国防をつかさどる人を養成する準国立大学、体育会空手部出身。
国防をつかさどる省庁の、軍隊格闘技西日本チャンピオンであった。
さて、そんな彼であるが、うかつにぼくの道場に入ってしまったがために、ぼくとの共著書や、彼自身の著書を書いたり、格闘技雑誌『G』誌に、記事を書くようになる。
しかし、それだけでは食えないので、彼はあいかわらず、掃除のアルバイトをし、パートのおばちゃんとバトルを繰り返していたのである。

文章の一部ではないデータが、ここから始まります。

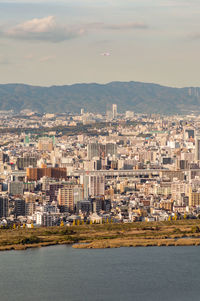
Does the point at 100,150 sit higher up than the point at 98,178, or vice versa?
the point at 100,150

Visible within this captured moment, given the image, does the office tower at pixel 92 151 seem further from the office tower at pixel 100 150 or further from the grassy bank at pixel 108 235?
the grassy bank at pixel 108 235

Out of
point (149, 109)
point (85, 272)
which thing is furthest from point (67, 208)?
point (149, 109)

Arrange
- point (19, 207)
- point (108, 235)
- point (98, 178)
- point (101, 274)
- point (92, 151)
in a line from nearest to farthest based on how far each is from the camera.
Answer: point (101, 274) < point (108, 235) < point (19, 207) < point (98, 178) < point (92, 151)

それがある日、ぼくのところにやってきて「相談がある」と言ってきたのだ。
「巨椋先生、某有名出版社から、軍事関係の翻訳をするために、うちの会社に入社しないかという申し入れがあるんですよ」
「いいじゃないですか。いま掃除のアルバイトをしているわけで、出版社勤務の方が、生活も安定していいんじゃないですか?」
「それが……、勤務地がワシントンなんです」
「ワシントンってアメリカの?」
「ペンタゴンじゃん!おそしろそうじゃん!」
「ええ、でも……」
彼は悩んだあげく、師であるわたしの言うことを聞かず、結局、その仕事にはつかなかったのである。
その1ヶ月後……
師であるわたしのいうことを聞いていれば、勤務していたはずの、アメリカ国防省庁、ペンタゴンに、同時多発テロのジェット旅客機が突っ込んだのである。
わたしは思わず言ったのです。
「ちっ!」
いやあ、彼があのままペンタゴンに行っていれば、おもしろいことになったかも知れないのに!
うまく死にぞこないやがった。(笑)
これは彼の著書。
これらはぼくとの共著です。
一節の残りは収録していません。